Use integration by parts to find the integral $\int\frac{\sqrt {4x^2-9}}{x^2}dx$

Question

$$\int\frac{\sqrt {4x^2-9}}{x^2}dx$$

I tried to solve this using integration by parts, but I come up with something that is much more difficult to solve. How can this be solved?

Answer 1

$$\int \frac{\sqrt{4x^2-9}}{x^2}dx$$ $$=-\int \sqrt{4x^2-9} \,\ d(\frac{1}{x})$$ Using by parts, $$=-\left[\frac{\sqrt{4x^2-9}}{x}-\int \frac{4}{\sqrt{4x^2-9}}dx\right]$$ $$=-\left[\frac{\sqrt{4x^2-9}}{x}-2\int \frac{d(2x)}{\sqrt{(2x)^2-3^2}}\right]$$ $$=-\left[\frac{\sqrt{4x^2-9}}{x}-2 \ln \left|2x+\sqrt{4x^2-9}\right|\right]+c$$

Answer 2

Hint.
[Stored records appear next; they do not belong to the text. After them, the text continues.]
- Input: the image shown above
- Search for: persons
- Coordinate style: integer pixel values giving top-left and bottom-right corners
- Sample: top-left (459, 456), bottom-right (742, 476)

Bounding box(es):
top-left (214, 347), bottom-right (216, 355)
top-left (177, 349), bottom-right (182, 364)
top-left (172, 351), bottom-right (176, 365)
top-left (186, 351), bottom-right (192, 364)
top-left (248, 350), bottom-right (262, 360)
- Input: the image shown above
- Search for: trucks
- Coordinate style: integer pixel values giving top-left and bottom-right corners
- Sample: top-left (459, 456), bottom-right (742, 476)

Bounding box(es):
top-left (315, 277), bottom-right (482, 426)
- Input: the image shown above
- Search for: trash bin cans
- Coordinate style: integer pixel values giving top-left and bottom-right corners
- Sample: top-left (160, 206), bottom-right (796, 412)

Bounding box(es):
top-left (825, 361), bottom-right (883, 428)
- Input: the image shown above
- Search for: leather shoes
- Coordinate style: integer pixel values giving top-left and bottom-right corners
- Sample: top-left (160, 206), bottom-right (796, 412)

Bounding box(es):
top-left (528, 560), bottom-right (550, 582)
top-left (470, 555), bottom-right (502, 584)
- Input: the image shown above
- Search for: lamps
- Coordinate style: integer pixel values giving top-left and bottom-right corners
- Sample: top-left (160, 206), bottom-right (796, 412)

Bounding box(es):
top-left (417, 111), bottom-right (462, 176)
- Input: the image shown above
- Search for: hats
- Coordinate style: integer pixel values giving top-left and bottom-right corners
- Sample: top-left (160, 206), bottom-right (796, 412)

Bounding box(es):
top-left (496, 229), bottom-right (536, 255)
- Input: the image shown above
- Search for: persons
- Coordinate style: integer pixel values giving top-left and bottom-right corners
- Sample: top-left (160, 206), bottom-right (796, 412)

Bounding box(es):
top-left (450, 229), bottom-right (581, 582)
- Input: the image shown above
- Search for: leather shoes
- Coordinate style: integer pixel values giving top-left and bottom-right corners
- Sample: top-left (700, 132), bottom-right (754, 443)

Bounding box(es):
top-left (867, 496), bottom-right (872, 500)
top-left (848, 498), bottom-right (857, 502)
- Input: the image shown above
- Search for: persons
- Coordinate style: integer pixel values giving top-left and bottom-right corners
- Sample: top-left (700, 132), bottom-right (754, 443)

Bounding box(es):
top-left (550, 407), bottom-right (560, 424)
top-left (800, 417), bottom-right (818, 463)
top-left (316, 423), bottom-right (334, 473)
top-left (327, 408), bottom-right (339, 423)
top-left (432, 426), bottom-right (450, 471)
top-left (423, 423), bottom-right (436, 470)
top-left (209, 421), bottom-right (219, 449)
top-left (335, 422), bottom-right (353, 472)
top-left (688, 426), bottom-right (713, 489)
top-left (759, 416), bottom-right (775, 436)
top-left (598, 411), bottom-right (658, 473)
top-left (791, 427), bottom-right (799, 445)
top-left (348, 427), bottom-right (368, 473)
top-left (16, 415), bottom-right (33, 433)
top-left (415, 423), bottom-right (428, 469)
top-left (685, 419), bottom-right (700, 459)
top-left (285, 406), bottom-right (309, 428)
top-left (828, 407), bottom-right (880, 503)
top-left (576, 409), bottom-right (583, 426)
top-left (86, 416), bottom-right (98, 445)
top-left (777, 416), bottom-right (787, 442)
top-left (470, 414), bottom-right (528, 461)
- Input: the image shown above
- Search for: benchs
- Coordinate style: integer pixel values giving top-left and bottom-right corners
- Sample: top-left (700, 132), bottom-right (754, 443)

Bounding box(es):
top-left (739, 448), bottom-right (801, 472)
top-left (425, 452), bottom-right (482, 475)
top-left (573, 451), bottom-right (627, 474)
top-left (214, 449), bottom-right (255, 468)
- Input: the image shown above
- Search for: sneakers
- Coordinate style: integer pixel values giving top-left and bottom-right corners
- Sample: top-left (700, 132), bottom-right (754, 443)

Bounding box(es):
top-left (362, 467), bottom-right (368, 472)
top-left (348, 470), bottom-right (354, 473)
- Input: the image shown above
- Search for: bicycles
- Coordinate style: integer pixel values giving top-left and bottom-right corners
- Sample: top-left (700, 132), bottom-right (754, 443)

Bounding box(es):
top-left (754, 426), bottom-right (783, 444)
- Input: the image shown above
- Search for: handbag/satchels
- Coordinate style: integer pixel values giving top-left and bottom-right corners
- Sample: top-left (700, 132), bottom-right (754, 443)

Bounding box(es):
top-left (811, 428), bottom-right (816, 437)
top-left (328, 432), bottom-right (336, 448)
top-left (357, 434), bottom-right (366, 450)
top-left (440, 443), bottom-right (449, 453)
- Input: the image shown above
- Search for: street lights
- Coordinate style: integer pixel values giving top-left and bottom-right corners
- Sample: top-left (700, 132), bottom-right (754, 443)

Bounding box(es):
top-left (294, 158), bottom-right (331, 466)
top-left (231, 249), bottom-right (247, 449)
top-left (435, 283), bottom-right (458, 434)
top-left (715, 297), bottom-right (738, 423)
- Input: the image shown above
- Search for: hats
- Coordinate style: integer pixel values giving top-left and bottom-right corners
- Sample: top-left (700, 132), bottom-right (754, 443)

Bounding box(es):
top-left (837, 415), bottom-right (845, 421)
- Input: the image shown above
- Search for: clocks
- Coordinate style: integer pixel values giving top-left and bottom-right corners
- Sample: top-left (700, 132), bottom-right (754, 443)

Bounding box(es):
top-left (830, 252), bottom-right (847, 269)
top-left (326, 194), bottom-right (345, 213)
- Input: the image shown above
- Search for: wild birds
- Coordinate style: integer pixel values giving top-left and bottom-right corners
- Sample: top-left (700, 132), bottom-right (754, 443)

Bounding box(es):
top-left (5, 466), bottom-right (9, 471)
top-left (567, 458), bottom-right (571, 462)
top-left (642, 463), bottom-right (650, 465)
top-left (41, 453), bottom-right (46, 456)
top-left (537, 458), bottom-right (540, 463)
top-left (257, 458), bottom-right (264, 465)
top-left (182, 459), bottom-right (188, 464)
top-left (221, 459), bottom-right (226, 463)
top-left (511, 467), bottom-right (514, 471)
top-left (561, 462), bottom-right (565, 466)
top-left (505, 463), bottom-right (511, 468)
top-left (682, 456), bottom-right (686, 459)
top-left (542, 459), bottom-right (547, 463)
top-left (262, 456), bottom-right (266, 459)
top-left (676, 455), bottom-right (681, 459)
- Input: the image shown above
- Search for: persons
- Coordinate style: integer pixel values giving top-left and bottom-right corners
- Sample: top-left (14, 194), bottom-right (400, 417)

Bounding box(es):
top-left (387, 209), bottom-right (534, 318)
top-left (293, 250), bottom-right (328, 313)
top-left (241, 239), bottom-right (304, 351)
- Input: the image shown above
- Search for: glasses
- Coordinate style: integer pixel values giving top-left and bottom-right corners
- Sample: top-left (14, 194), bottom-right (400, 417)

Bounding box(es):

You may integrate by parts: $$ \int\frac{\sqrt {4x^2-9}}{x^2}dx=-\frac{\sqrt {4x^2-9}}{x}+8\int\frac1{\sqrt {4x^2-9}}dx $$ and you may conclude easily if you know that $$ (\text{arcsinh}\: (ax))'=\frac{a}{\sqrt {a^2x^2-1}}. $$

Answer 3

Trigonometric substitution There is another simpler method to solve the problem

Let $2x=3\sec\theta \implies dx=\frac{3}{2}\sec\theta \tan\theta \ d\theta$

$$\int \frac{\sqrt{4x^2-9}}{x^2}\ dx=\int \frac{\sqrt{9\sec^2\theta-9}}{\frac{9}{4}\sec^2\theta}\ \frac{3}{2}\sec\theta \tan\theta \ d\theta$$ taking positive value, $$=\frac{2}{3}\int \frac{3\tan\theta}{\sec\theta}\tan\theta \ d\theta$$ $$=2\int \frac{\tan^2 \theta}{\sec\theta}\ d\theta$$ $$=2\int \frac{\sec^2 \theta-1}{\sec\theta}\ d\theta$$ $$=2\int (\sec\theta-\cos\theta)\ d\theta$$

$$=2\left(\int \sec\theta\ d\theta-\int \cos\theta\ d\theta\right)$$

$$=2\left(\ln\left|\sec\theta+\tan\theta\right| -\sin\theta\right)+c$$ substituting $\sec\theta=\frac{2x}{3}$, one should get $$=2\ln|2x+\sqrt{4x^2-9}|-\frac{\sqrt{4x^2-9}}{x}+C$$

Answer 4

By substitution: $\DeclareMathOperator\ach{arg\,cosh}$

Set $ x=\dfrac32\cosh t,\enspace t\ge0$, whence $\mathrm d\mkern1mu x=\dfrac32\sinh t\,\mathrm d\mkern1mu t$. With some hyperbolic trigonometry, we get \begin{align*} \int \frac{\sqrt{4x^2-9}}{x^2}\,\mathrm d\mkern1mu x&=2\int \frac{\sinh t}{\cosh^2t}\sinh t\,\mathrm d\mkern1mu t =2\int \tanh^2t\,\mathrm d\mkern1mu t \\&=2\int\bigl(1-(1-\tanh^2t)\bigr)\,\mathrm d\mkern1mu t=2(t-\tanh t)\\ &=2\Biggl(\ach\frac{2x}3-\frac{\sinh\bigl(\ach\frac{2x}3\bigr)}{\frac{2x}3}\Biggr)\\ &=2\Biggl(\ach\frac{2x}3-\frac{3\sqrt{\frac{4x^2}9-1}}{2x}\Biggr)=2\Biggl(\ach\frac{2x}3-\frac{\sqrt{4x^2-9}}{2x}\Biggr)\\ &=2\ln\bigl(2x+\sqrt{4x^2-9}\bigr)-\frac{\sqrt{4x^2-9}}{x}+\text{constant}. \end{align*}